In this work, strong chelating ethylenediaminetetraacetic acid disodium salt (EDTA-2Na) is introduced to regulate Sb₂S₃ film growth. The obtained film demonstrates suppressed V_Sb2 defect concentration and prolonged minority carrier lifetime. Additionally, NH₄F-modified SnO₂/CdS ETL strategy SnO₂ avoids nanocrystal aggregation and improves film conductivity. The resulting Sb₂S₃ solar cells achieved a new record PCE of 8.26% (8.08% certified).

Abstract

Antimony sulfide (Sb₂S₃) is a promising absorber for single-junction and tandem solar cells. Unfortunately, its quasi-1D structure holds large void space and complex deep defects, which prepare high-quality absorber layers and pose a significant challenge.
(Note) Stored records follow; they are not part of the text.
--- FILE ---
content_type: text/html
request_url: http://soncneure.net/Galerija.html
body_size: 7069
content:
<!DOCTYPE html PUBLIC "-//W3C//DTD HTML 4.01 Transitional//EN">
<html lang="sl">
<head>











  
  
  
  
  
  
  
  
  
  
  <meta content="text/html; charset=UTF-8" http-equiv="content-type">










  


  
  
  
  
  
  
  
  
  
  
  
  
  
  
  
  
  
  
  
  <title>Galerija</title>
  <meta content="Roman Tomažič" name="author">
In this work, ethylenediaminetetraacetic acid disodium salt (EDTA-2Na) is developed as an additive to regulate the reaction kinetics for Sb₂S₃ deposition. The strong chelating interaction between EDTA-2Na and Sb³⁺ significantly suppresses homogeneous nucleation byproducts and retards the deposition rate of the absorber layer. On the other hand, the SnO₂/CdS double buffer layers could enhance light transmittance, and herein NH₄F is successfully applied to improve the dispersion of SnO₂ nanoparticles and increase the n-type conductivity of SnO₂ film through fluorine doping. Finally, the resulting Sb₂S₃ solar cells obtained significantly improved fill factor (FF) and short circuit current density (J _SC) values of 64.81% and 17.91 mA cm⁻², and its power conversion efficiency (PCE) reached a new record value of 8.26% (8.08% certified). This work offers new insights into addressing key challenges that hinder the development of Sb₂S₃ solar cells.